Hugo Messias: a Portuguese astronomer in Chile

The Portuguese researcher was part of the large international team that revealed to the world the first image ever obtained of the shadow of a black hole. Nowadays he is still investigating the universe at ALMA.

There was a moment in the life of Hugo Messias where the balance might have tipped in favor of a career in arts, but when the memory is unraveled, it’s easy to realize that his destiny had been traced for a long time. Although he recalls being hesitant between science and art, there are several moments in the childhood of the now Portuguese astronomer working at ALMA (Atacama Large Millimeter Array)  that make it easier to understand that a path was already outlined. 

One evening, at a colleague’s house, someone showed him that that bright spot in the sky was Venus and Hugo remembers “the thrill of being able to teach something to other people”. Years later, his parents gave him a telescope, which he used for the first time at his grandparents’ house in Ribatejo: “From the moment you pinpoint the first two stars and discover that they are planets, after all, you realize the excitement of the discovery”. Such excitement still makes a difference every day: “Curiosity will hold you in this area. Only personal or societal issues may draw you away from the astronomy area. I cannot imagine someone getting fed up with astronomy.” 

This is mainly because Hugo Messias is already the holder of one of the most fascinating recent discoveries of humanity. Three years ago, he was one of nearly 200 scientists who worked to unveil one of science’s greatest mysteries, providing the world with the first-ever photograph of the shadow black hole. 

“I first arrived at ALMA in 2016 and by January 2017 I was with the team that carried out the EHT [Event Horizon Telescope]” test observations targeting the center of the Messier 87 galaxy, 55 million light-years from Earth. “I was in the right place at the right time and got involved with the right people”, he now recalls from his home in Santiago de Chile. But luck means a lot of work, and in addition to the years of study, there are also the long hours spent “preparing and making the observations, preparing the code that would let us know which reference antennas were best to use, among other tasks”.

DATASET ENTRIES:
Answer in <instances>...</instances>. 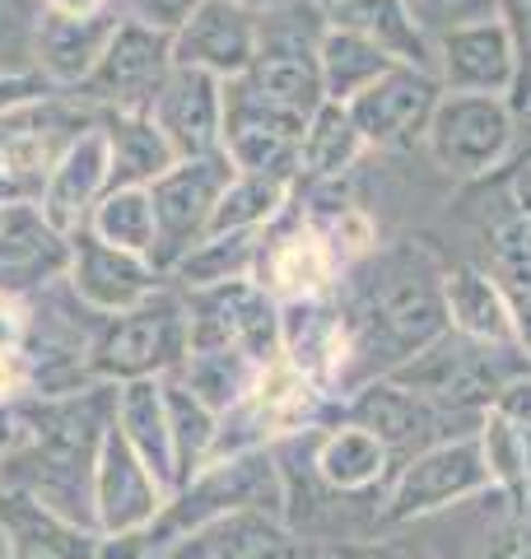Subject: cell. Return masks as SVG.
<instances>
[{
  "mask_svg": "<svg viewBox=\"0 0 531 559\" xmlns=\"http://www.w3.org/2000/svg\"><path fill=\"white\" fill-rule=\"evenodd\" d=\"M392 66H397V61L387 57V51H378L374 43H364L359 33H350V28L327 24L322 38H317V70H322V94H327V103H341V108H350V103L359 98L364 90H374V84H378Z\"/></svg>",
  "mask_w": 531,
  "mask_h": 559,
  "instance_id": "obj_29",
  "label": "cell"
},
{
  "mask_svg": "<svg viewBox=\"0 0 531 559\" xmlns=\"http://www.w3.org/2000/svg\"><path fill=\"white\" fill-rule=\"evenodd\" d=\"M512 299V341L531 364V294H508Z\"/></svg>",
  "mask_w": 531,
  "mask_h": 559,
  "instance_id": "obj_44",
  "label": "cell"
},
{
  "mask_svg": "<svg viewBox=\"0 0 531 559\" xmlns=\"http://www.w3.org/2000/svg\"><path fill=\"white\" fill-rule=\"evenodd\" d=\"M442 275L448 266H438V257L415 238L382 252L374 248L341 275L335 304H341L350 331L345 396L368 378L397 373L448 331Z\"/></svg>",
  "mask_w": 531,
  "mask_h": 559,
  "instance_id": "obj_1",
  "label": "cell"
},
{
  "mask_svg": "<svg viewBox=\"0 0 531 559\" xmlns=\"http://www.w3.org/2000/svg\"><path fill=\"white\" fill-rule=\"evenodd\" d=\"M335 419L359 425V429L374 433V439H382L387 452L397 457V466L411 462L415 452H429L438 443L467 439V433H475V425H481V415L442 411V406H434L429 396L401 388V382H392V378L359 382L350 396L335 401Z\"/></svg>",
  "mask_w": 531,
  "mask_h": 559,
  "instance_id": "obj_7",
  "label": "cell"
},
{
  "mask_svg": "<svg viewBox=\"0 0 531 559\" xmlns=\"http://www.w3.org/2000/svg\"><path fill=\"white\" fill-rule=\"evenodd\" d=\"M489 275L508 294H531V201L508 191L489 219Z\"/></svg>",
  "mask_w": 531,
  "mask_h": 559,
  "instance_id": "obj_35",
  "label": "cell"
},
{
  "mask_svg": "<svg viewBox=\"0 0 531 559\" xmlns=\"http://www.w3.org/2000/svg\"><path fill=\"white\" fill-rule=\"evenodd\" d=\"M173 33H158L150 24L117 20L108 47H103L98 66L88 70L80 90L70 98L84 103L98 117H121V112H150L158 90L173 75Z\"/></svg>",
  "mask_w": 531,
  "mask_h": 559,
  "instance_id": "obj_8",
  "label": "cell"
},
{
  "mask_svg": "<svg viewBox=\"0 0 531 559\" xmlns=\"http://www.w3.org/2000/svg\"><path fill=\"white\" fill-rule=\"evenodd\" d=\"M103 536L43 509L20 489H0V559H98Z\"/></svg>",
  "mask_w": 531,
  "mask_h": 559,
  "instance_id": "obj_22",
  "label": "cell"
},
{
  "mask_svg": "<svg viewBox=\"0 0 531 559\" xmlns=\"http://www.w3.org/2000/svg\"><path fill=\"white\" fill-rule=\"evenodd\" d=\"M294 201L290 182L275 178H257V173H234V182L224 187V197L210 219V234H261L285 215Z\"/></svg>",
  "mask_w": 531,
  "mask_h": 559,
  "instance_id": "obj_34",
  "label": "cell"
},
{
  "mask_svg": "<svg viewBox=\"0 0 531 559\" xmlns=\"http://www.w3.org/2000/svg\"><path fill=\"white\" fill-rule=\"evenodd\" d=\"M261 234H205L197 248L177 261L168 280H177V289H210V285H224V280H252Z\"/></svg>",
  "mask_w": 531,
  "mask_h": 559,
  "instance_id": "obj_33",
  "label": "cell"
},
{
  "mask_svg": "<svg viewBox=\"0 0 531 559\" xmlns=\"http://www.w3.org/2000/svg\"><path fill=\"white\" fill-rule=\"evenodd\" d=\"M103 10H108V0H47V14H61V20H88Z\"/></svg>",
  "mask_w": 531,
  "mask_h": 559,
  "instance_id": "obj_45",
  "label": "cell"
},
{
  "mask_svg": "<svg viewBox=\"0 0 531 559\" xmlns=\"http://www.w3.org/2000/svg\"><path fill=\"white\" fill-rule=\"evenodd\" d=\"M518 112L499 94H442L424 150L434 154V164L452 178H489L499 173L504 159L518 145Z\"/></svg>",
  "mask_w": 531,
  "mask_h": 559,
  "instance_id": "obj_9",
  "label": "cell"
},
{
  "mask_svg": "<svg viewBox=\"0 0 531 559\" xmlns=\"http://www.w3.org/2000/svg\"><path fill=\"white\" fill-rule=\"evenodd\" d=\"M173 373L187 382L201 406H210L215 415H228L252 396L257 378H261V364L238 355V349H187V359L177 364Z\"/></svg>",
  "mask_w": 531,
  "mask_h": 559,
  "instance_id": "obj_30",
  "label": "cell"
},
{
  "mask_svg": "<svg viewBox=\"0 0 531 559\" xmlns=\"http://www.w3.org/2000/svg\"><path fill=\"white\" fill-rule=\"evenodd\" d=\"M261 47V14L228 5V0H205L191 20L173 33V61L205 70L215 80H238L252 66Z\"/></svg>",
  "mask_w": 531,
  "mask_h": 559,
  "instance_id": "obj_19",
  "label": "cell"
},
{
  "mask_svg": "<svg viewBox=\"0 0 531 559\" xmlns=\"http://www.w3.org/2000/svg\"><path fill=\"white\" fill-rule=\"evenodd\" d=\"M364 135L354 127L350 108L341 103H322L308 127H304V145H298V187H327V182H341L345 173L359 164L364 154Z\"/></svg>",
  "mask_w": 531,
  "mask_h": 559,
  "instance_id": "obj_28",
  "label": "cell"
},
{
  "mask_svg": "<svg viewBox=\"0 0 531 559\" xmlns=\"http://www.w3.org/2000/svg\"><path fill=\"white\" fill-rule=\"evenodd\" d=\"M187 349H238L252 364L280 359V304L257 280H224L210 289H182Z\"/></svg>",
  "mask_w": 531,
  "mask_h": 559,
  "instance_id": "obj_11",
  "label": "cell"
},
{
  "mask_svg": "<svg viewBox=\"0 0 531 559\" xmlns=\"http://www.w3.org/2000/svg\"><path fill=\"white\" fill-rule=\"evenodd\" d=\"M228 5H243V10H252V14H275V10L294 5V0H228Z\"/></svg>",
  "mask_w": 531,
  "mask_h": 559,
  "instance_id": "obj_47",
  "label": "cell"
},
{
  "mask_svg": "<svg viewBox=\"0 0 531 559\" xmlns=\"http://www.w3.org/2000/svg\"><path fill=\"white\" fill-rule=\"evenodd\" d=\"M312 5H317V10H322V14H327V10L335 5V0H312Z\"/></svg>",
  "mask_w": 531,
  "mask_h": 559,
  "instance_id": "obj_48",
  "label": "cell"
},
{
  "mask_svg": "<svg viewBox=\"0 0 531 559\" xmlns=\"http://www.w3.org/2000/svg\"><path fill=\"white\" fill-rule=\"evenodd\" d=\"M47 94H57V90L43 75H0V117L14 108H28V103H38Z\"/></svg>",
  "mask_w": 531,
  "mask_h": 559,
  "instance_id": "obj_42",
  "label": "cell"
},
{
  "mask_svg": "<svg viewBox=\"0 0 531 559\" xmlns=\"http://www.w3.org/2000/svg\"><path fill=\"white\" fill-rule=\"evenodd\" d=\"M24 326H28L24 299H5V294H0V355L24 345Z\"/></svg>",
  "mask_w": 531,
  "mask_h": 559,
  "instance_id": "obj_43",
  "label": "cell"
},
{
  "mask_svg": "<svg viewBox=\"0 0 531 559\" xmlns=\"http://www.w3.org/2000/svg\"><path fill=\"white\" fill-rule=\"evenodd\" d=\"M485 489H494V485H489V471L481 462L475 433L438 443L429 452H415L411 462L397 466V476L382 495V536L462 509V503L485 495Z\"/></svg>",
  "mask_w": 531,
  "mask_h": 559,
  "instance_id": "obj_6",
  "label": "cell"
},
{
  "mask_svg": "<svg viewBox=\"0 0 531 559\" xmlns=\"http://www.w3.org/2000/svg\"><path fill=\"white\" fill-rule=\"evenodd\" d=\"M215 559H335L322 540H304L285 532L280 518L238 513L215 527Z\"/></svg>",
  "mask_w": 531,
  "mask_h": 559,
  "instance_id": "obj_32",
  "label": "cell"
},
{
  "mask_svg": "<svg viewBox=\"0 0 531 559\" xmlns=\"http://www.w3.org/2000/svg\"><path fill=\"white\" fill-rule=\"evenodd\" d=\"M238 513H261L285 522V485H280V466L271 448L243 452V457H224L197 471L182 489H173L158 518L135 536H103L98 559H154L182 540L201 536L220 522Z\"/></svg>",
  "mask_w": 531,
  "mask_h": 559,
  "instance_id": "obj_3",
  "label": "cell"
},
{
  "mask_svg": "<svg viewBox=\"0 0 531 559\" xmlns=\"http://www.w3.org/2000/svg\"><path fill=\"white\" fill-rule=\"evenodd\" d=\"M335 559H424L420 550L401 546L392 536H368V540H341V546H331Z\"/></svg>",
  "mask_w": 531,
  "mask_h": 559,
  "instance_id": "obj_41",
  "label": "cell"
},
{
  "mask_svg": "<svg viewBox=\"0 0 531 559\" xmlns=\"http://www.w3.org/2000/svg\"><path fill=\"white\" fill-rule=\"evenodd\" d=\"M168 503L164 485L150 476V466L135 457V448L121 439L117 419L103 433L98 466H94V527L98 536H135L158 518Z\"/></svg>",
  "mask_w": 531,
  "mask_h": 559,
  "instance_id": "obj_15",
  "label": "cell"
},
{
  "mask_svg": "<svg viewBox=\"0 0 531 559\" xmlns=\"http://www.w3.org/2000/svg\"><path fill=\"white\" fill-rule=\"evenodd\" d=\"M117 429L135 448V457L150 466V476L164 485V495L177 489V462H173V433H168V406L164 382L140 378L117 388Z\"/></svg>",
  "mask_w": 531,
  "mask_h": 559,
  "instance_id": "obj_25",
  "label": "cell"
},
{
  "mask_svg": "<svg viewBox=\"0 0 531 559\" xmlns=\"http://www.w3.org/2000/svg\"><path fill=\"white\" fill-rule=\"evenodd\" d=\"M164 406H168V433H173V462H177V489H182L197 471L210 466L215 452V433H220V415L201 406L191 388L177 373H164Z\"/></svg>",
  "mask_w": 531,
  "mask_h": 559,
  "instance_id": "obj_31",
  "label": "cell"
},
{
  "mask_svg": "<svg viewBox=\"0 0 531 559\" xmlns=\"http://www.w3.org/2000/svg\"><path fill=\"white\" fill-rule=\"evenodd\" d=\"M103 131H108V191L154 187L177 164V150L150 121V112L103 117Z\"/></svg>",
  "mask_w": 531,
  "mask_h": 559,
  "instance_id": "obj_27",
  "label": "cell"
},
{
  "mask_svg": "<svg viewBox=\"0 0 531 559\" xmlns=\"http://www.w3.org/2000/svg\"><path fill=\"white\" fill-rule=\"evenodd\" d=\"M327 24L359 33L397 66L434 70V43L415 14V0H335L327 10Z\"/></svg>",
  "mask_w": 531,
  "mask_h": 559,
  "instance_id": "obj_24",
  "label": "cell"
},
{
  "mask_svg": "<svg viewBox=\"0 0 531 559\" xmlns=\"http://www.w3.org/2000/svg\"><path fill=\"white\" fill-rule=\"evenodd\" d=\"M527 373H531V364L518 349V341L494 345V341H467V336H457V331H442L429 349H420L411 364H401V369L387 378L420 396H429L442 411L485 415L494 401Z\"/></svg>",
  "mask_w": 531,
  "mask_h": 559,
  "instance_id": "obj_4",
  "label": "cell"
},
{
  "mask_svg": "<svg viewBox=\"0 0 531 559\" xmlns=\"http://www.w3.org/2000/svg\"><path fill=\"white\" fill-rule=\"evenodd\" d=\"M84 229L98 242L135 257H154V205H150V187H121L108 191L94 210H88Z\"/></svg>",
  "mask_w": 531,
  "mask_h": 559,
  "instance_id": "obj_36",
  "label": "cell"
},
{
  "mask_svg": "<svg viewBox=\"0 0 531 559\" xmlns=\"http://www.w3.org/2000/svg\"><path fill=\"white\" fill-rule=\"evenodd\" d=\"M103 197H108V131H103V117H98L94 127H84L66 145L61 159L51 164L38 210L51 229L70 238L75 229H84L88 210H94Z\"/></svg>",
  "mask_w": 531,
  "mask_h": 559,
  "instance_id": "obj_21",
  "label": "cell"
},
{
  "mask_svg": "<svg viewBox=\"0 0 531 559\" xmlns=\"http://www.w3.org/2000/svg\"><path fill=\"white\" fill-rule=\"evenodd\" d=\"M442 308L448 331L467 341H512V299L485 266H452L442 275Z\"/></svg>",
  "mask_w": 531,
  "mask_h": 559,
  "instance_id": "obj_26",
  "label": "cell"
},
{
  "mask_svg": "<svg viewBox=\"0 0 531 559\" xmlns=\"http://www.w3.org/2000/svg\"><path fill=\"white\" fill-rule=\"evenodd\" d=\"M47 14V0H0V75H38L33 43Z\"/></svg>",
  "mask_w": 531,
  "mask_h": 559,
  "instance_id": "obj_37",
  "label": "cell"
},
{
  "mask_svg": "<svg viewBox=\"0 0 531 559\" xmlns=\"http://www.w3.org/2000/svg\"><path fill=\"white\" fill-rule=\"evenodd\" d=\"M434 75L442 94H499L512 98V43L504 24L489 14H471V20L452 24L434 43Z\"/></svg>",
  "mask_w": 531,
  "mask_h": 559,
  "instance_id": "obj_17",
  "label": "cell"
},
{
  "mask_svg": "<svg viewBox=\"0 0 531 559\" xmlns=\"http://www.w3.org/2000/svg\"><path fill=\"white\" fill-rule=\"evenodd\" d=\"M494 20L504 24L508 43H512V66H518L508 103L518 117H527V108H531V0H494Z\"/></svg>",
  "mask_w": 531,
  "mask_h": 559,
  "instance_id": "obj_38",
  "label": "cell"
},
{
  "mask_svg": "<svg viewBox=\"0 0 531 559\" xmlns=\"http://www.w3.org/2000/svg\"><path fill=\"white\" fill-rule=\"evenodd\" d=\"M345 275L341 252L331 248V238L317 229L308 215H294L290 210L280 215L271 229L261 234V252H257V285L271 294L275 304H298V299H322L335 294Z\"/></svg>",
  "mask_w": 531,
  "mask_h": 559,
  "instance_id": "obj_12",
  "label": "cell"
},
{
  "mask_svg": "<svg viewBox=\"0 0 531 559\" xmlns=\"http://www.w3.org/2000/svg\"><path fill=\"white\" fill-rule=\"evenodd\" d=\"M66 285L88 312H98V318H117V312L145 304L150 294L164 285V275L150 266V257L108 248V242H98L88 229H75L70 234Z\"/></svg>",
  "mask_w": 531,
  "mask_h": 559,
  "instance_id": "obj_16",
  "label": "cell"
},
{
  "mask_svg": "<svg viewBox=\"0 0 531 559\" xmlns=\"http://www.w3.org/2000/svg\"><path fill=\"white\" fill-rule=\"evenodd\" d=\"M14 433H20V411L0 406V462H5V452L14 448Z\"/></svg>",
  "mask_w": 531,
  "mask_h": 559,
  "instance_id": "obj_46",
  "label": "cell"
},
{
  "mask_svg": "<svg viewBox=\"0 0 531 559\" xmlns=\"http://www.w3.org/2000/svg\"><path fill=\"white\" fill-rule=\"evenodd\" d=\"M0 219H5V210H0Z\"/></svg>",
  "mask_w": 531,
  "mask_h": 559,
  "instance_id": "obj_50",
  "label": "cell"
},
{
  "mask_svg": "<svg viewBox=\"0 0 531 559\" xmlns=\"http://www.w3.org/2000/svg\"><path fill=\"white\" fill-rule=\"evenodd\" d=\"M489 411H499L508 425H512V433L522 439V452H527V466H531V373L527 378H518L512 388L494 401Z\"/></svg>",
  "mask_w": 531,
  "mask_h": 559,
  "instance_id": "obj_40",
  "label": "cell"
},
{
  "mask_svg": "<svg viewBox=\"0 0 531 559\" xmlns=\"http://www.w3.org/2000/svg\"><path fill=\"white\" fill-rule=\"evenodd\" d=\"M205 0H127V20L150 24L158 33H177Z\"/></svg>",
  "mask_w": 531,
  "mask_h": 559,
  "instance_id": "obj_39",
  "label": "cell"
},
{
  "mask_svg": "<svg viewBox=\"0 0 531 559\" xmlns=\"http://www.w3.org/2000/svg\"><path fill=\"white\" fill-rule=\"evenodd\" d=\"M280 359L312 378L327 396H345V373H350V331L345 312L335 294L322 299H298L280 304Z\"/></svg>",
  "mask_w": 531,
  "mask_h": 559,
  "instance_id": "obj_14",
  "label": "cell"
},
{
  "mask_svg": "<svg viewBox=\"0 0 531 559\" xmlns=\"http://www.w3.org/2000/svg\"><path fill=\"white\" fill-rule=\"evenodd\" d=\"M187 299L182 289L158 285L145 304H135L117 318H103L88 345V378L94 382H140L164 378L187 359Z\"/></svg>",
  "mask_w": 531,
  "mask_h": 559,
  "instance_id": "obj_5",
  "label": "cell"
},
{
  "mask_svg": "<svg viewBox=\"0 0 531 559\" xmlns=\"http://www.w3.org/2000/svg\"><path fill=\"white\" fill-rule=\"evenodd\" d=\"M442 84L434 70L392 66L387 75L350 103V117L359 127L368 150H415L429 135Z\"/></svg>",
  "mask_w": 531,
  "mask_h": 559,
  "instance_id": "obj_13",
  "label": "cell"
},
{
  "mask_svg": "<svg viewBox=\"0 0 531 559\" xmlns=\"http://www.w3.org/2000/svg\"><path fill=\"white\" fill-rule=\"evenodd\" d=\"M20 433L0 462V489H20L43 509L94 527V466L103 433L117 419V388L88 382L66 396H28L20 401Z\"/></svg>",
  "mask_w": 531,
  "mask_h": 559,
  "instance_id": "obj_2",
  "label": "cell"
},
{
  "mask_svg": "<svg viewBox=\"0 0 531 559\" xmlns=\"http://www.w3.org/2000/svg\"><path fill=\"white\" fill-rule=\"evenodd\" d=\"M527 127H531V108H527Z\"/></svg>",
  "mask_w": 531,
  "mask_h": 559,
  "instance_id": "obj_49",
  "label": "cell"
},
{
  "mask_svg": "<svg viewBox=\"0 0 531 559\" xmlns=\"http://www.w3.org/2000/svg\"><path fill=\"white\" fill-rule=\"evenodd\" d=\"M70 271V238L43 219L38 205H10L0 219V294L33 299Z\"/></svg>",
  "mask_w": 531,
  "mask_h": 559,
  "instance_id": "obj_20",
  "label": "cell"
},
{
  "mask_svg": "<svg viewBox=\"0 0 531 559\" xmlns=\"http://www.w3.org/2000/svg\"><path fill=\"white\" fill-rule=\"evenodd\" d=\"M117 28V14H88V20H61V14H43L38 43H33V70L51 84L57 94L80 90L88 80V70L98 66L103 47H108Z\"/></svg>",
  "mask_w": 531,
  "mask_h": 559,
  "instance_id": "obj_23",
  "label": "cell"
},
{
  "mask_svg": "<svg viewBox=\"0 0 531 559\" xmlns=\"http://www.w3.org/2000/svg\"><path fill=\"white\" fill-rule=\"evenodd\" d=\"M234 164L228 154H201V159H177L164 178L150 187V205H154V257L150 266L158 275H173V266L182 261L197 242L210 234L215 205L224 197V187L234 182Z\"/></svg>",
  "mask_w": 531,
  "mask_h": 559,
  "instance_id": "obj_10",
  "label": "cell"
},
{
  "mask_svg": "<svg viewBox=\"0 0 531 559\" xmlns=\"http://www.w3.org/2000/svg\"><path fill=\"white\" fill-rule=\"evenodd\" d=\"M150 121L177 150V159H201L224 150V80L191 66H173L168 84L158 90Z\"/></svg>",
  "mask_w": 531,
  "mask_h": 559,
  "instance_id": "obj_18",
  "label": "cell"
}]
</instances>
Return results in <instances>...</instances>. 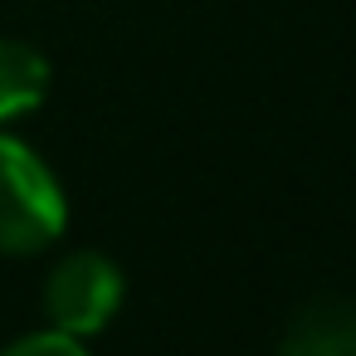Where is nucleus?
Returning a JSON list of instances; mask_svg holds the SVG:
<instances>
[{
    "label": "nucleus",
    "mask_w": 356,
    "mask_h": 356,
    "mask_svg": "<svg viewBox=\"0 0 356 356\" xmlns=\"http://www.w3.org/2000/svg\"><path fill=\"white\" fill-rule=\"evenodd\" d=\"M69 229V195L54 166L0 127V259H35Z\"/></svg>",
    "instance_id": "nucleus-1"
},
{
    "label": "nucleus",
    "mask_w": 356,
    "mask_h": 356,
    "mask_svg": "<svg viewBox=\"0 0 356 356\" xmlns=\"http://www.w3.org/2000/svg\"><path fill=\"white\" fill-rule=\"evenodd\" d=\"M127 302V273L113 254L103 249H69L64 259H54L40 307L49 317V327L69 332V337H98L113 327V317Z\"/></svg>",
    "instance_id": "nucleus-2"
},
{
    "label": "nucleus",
    "mask_w": 356,
    "mask_h": 356,
    "mask_svg": "<svg viewBox=\"0 0 356 356\" xmlns=\"http://www.w3.org/2000/svg\"><path fill=\"white\" fill-rule=\"evenodd\" d=\"M49 83H54V69L30 40H0V127L44 108Z\"/></svg>",
    "instance_id": "nucleus-3"
},
{
    "label": "nucleus",
    "mask_w": 356,
    "mask_h": 356,
    "mask_svg": "<svg viewBox=\"0 0 356 356\" xmlns=\"http://www.w3.org/2000/svg\"><path fill=\"white\" fill-rule=\"evenodd\" d=\"M283 356H356V307L332 298L302 307L283 337Z\"/></svg>",
    "instance_id": "nucleus-4"
},
{
    "label": "nucleus",
    "mask_w": 356,
    "mask_h": 356,
    "mask_svg": "<svg viewBox=\"0 0 356 356\" xmlns=\"http://www.w3.org/2000/svg\"><path fill=\"white\" fill-rule=\"evenodd\" d=\"M0 356H93L83 337H69L59 327H40V332H25L15 341L0 346Z\"/></svg>",
    "instance_id": "nucleus-5"
}]
</instances>
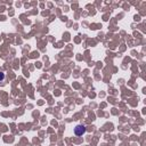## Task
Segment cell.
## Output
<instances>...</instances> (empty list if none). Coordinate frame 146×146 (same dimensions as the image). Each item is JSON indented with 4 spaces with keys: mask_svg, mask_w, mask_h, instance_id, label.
<instances>
[{
    "mask_svg": "<svg viewBox=\"0 0 146 146\" xmlns=\"http://www.w3.org/2000/svg\"><path fill=\"white\" fill-rule=\"evenodd\" d=\"M86 127L83 125V124H78L75 128H74V133L76 135V136H82L84 132H86Z\"/></svg>",
    "mask_w": 146,
    "mask_h": 146,
    "instance_id": "1",
    "label": "cell"
},
{
    "mask_svg": "<svg viewBox=\"0 0 146 146\" xmlns=\"http://www.w3.org/2000/svg\"><path fill=\"white\" fill-rule=\"evenodd\" d=\"M3 79V73H0V80H2Z\"/></svg>",
    "mask_w": 146,
    "mask_h": 146,
    "instance_id": "2",
    "label": "cell"
}]
</instances>
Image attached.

EXERCISE:
Carry the article about the Portuguese astronomer Hugo Messias forward, beginning immediately after its final sentence.

TASK OUTPUT:
Hugo first arrived at ALMA in 2016. © DR


Hugo was one of the astronomers that operated ALMA to observe the Messier 87 galaxy with the other seven EHT stations. The antennas are actually radio telescopes, each weighing 100 tonnes, placed 5,000 meters high, in the arid Chajnantor plateau region, east of San Pedro de Atacama. 

Having a degree (Physics, Astronomy/Astrophysics area) and a Ph.D. from the Faculty of Science of the University of Lisbon, Hugo Messias left in 2011 for the University of Concepción, in Chile, where he completed a post-doctorate. He returned to Portugal two years later, with a grant from the Foundation for Science and Technology, as the scientist in charge at the Portuguese Competence Centre for ALMA. While promoting the use of ALMA data by the Portuguese scientific community, he also gave “a small share” of his time to scientific research, particularly focused on the gas and dust properties of dusty starbursts.  

Hugo eventually returned to Chile, this time to live in the capital, but travelling a lot to the Atacama Desert. It was then that he joined ALMA’s Very Long Baseline Interferometry (VLBI) group and helped make history. The photograph of the black hole would be published when he was nearly finishing his third post-doctorate, without knowing how the future would be written, but the amazement brought by that moment already belonged to him.  

“From the way we perceived society, in general, getting excited about the result of the research, we realized that what we had done went far beyond what we had ever seen before,” states Hugo Messias. To stress that point, he says that usually an “exciting” discovery for astronomers “will last with other people for two or three days”. “Then we showed the first image of the shadow of a black hole and found out how that lasted well over a week.” Hugo would also be awarded the Chilean State Medal and GQ Men of the Year award, in the Science category, in 2019. 

Hugo has been living in Santiago de Chile since January 2020 – after having spent a few months in Portugal with his wife and his one-year-old son. Unlike what one might think, he works “mostly during the day”, spending about 70% on technical work and the rest on research.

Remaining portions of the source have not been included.